*** Opening PASSAGE PROVIDED ***

I'm considering switching options for an HF (3-15 MHz) tuner network. Pin diodes are interesting but their surrounding control circuitry is somewhat inconvenient, and they require relatively high power to run.

I'm reading on RF JFETs. Both generic JFET guides and specsheets for RF JFETs such as the J211 suggest that Vgs must be negative, which would require the addition of a negative power supply.

Can I get around this by connecting the N-channel JFET as I would a P-channel common-source MOSFET? Source to Vdd, gate to a TTL-level control line and drain down to a load. This would not require an additional negative power supply.

*** Closing PASSAGE PROVIDED ***

EXERCISE:
Pick up the post about using RF JFETs to switch an HF tuner network at the point where it stops, and carry it forward. The listing comes from a separate source.

*** Opening COLLECTED MATERIAL ***

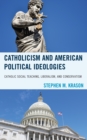 Image for Catholicism and American Political Ideologies : Catholic Social Teaching, Liberalism, and Conservatism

*** Closing COLLECTED MATERIAL ***

EXERCISE ANSWER:
From dialogue it sounds like I need to move from this (please pretend the MOSFET is a JFET) :

single bias

To this:

dual bias

  • \$\begingroup\$ Vgs must be negative, which would require the addition of a negative power supply. Not if the Source and Drain are biased at say 5 V and the Gate is at 1 V. Voltages are relative. Look up some JFET bases circuits and note how few of them actually use a negative supply rail. I still need to see the actual circuit proposal to be able to judge if that would work or not. I also doubt if you can get the same isolation (when off) that you would get when using PIN diodes. \$\endgroup\$ Commented May 22, 2018 at 8:22
  • \$\begingroup\$ @Bimpelrekkie ok - I've hacked together a couple of diagrams. \$\endgroup\$
    – Reinderien
    Commented May 22, 2018 at 11:39

1 Answer 1


To a certain extent you can use an N channel JFET with the source at V+ and control the conductivity of the channel with a gate voltage between 0 volts and V+. The problem is that you can't really have any significant DC level (or signal with peak levels) much below the positive rail on the drain. Take the 2N5951 characteristic: -

enter image description here

As you can see for various levels of VGS, you can get a reasonable 4 quadrant characteristic of drain current against drain voltage but this will start to become problematic in the third quadrant as VDS becomes more negative.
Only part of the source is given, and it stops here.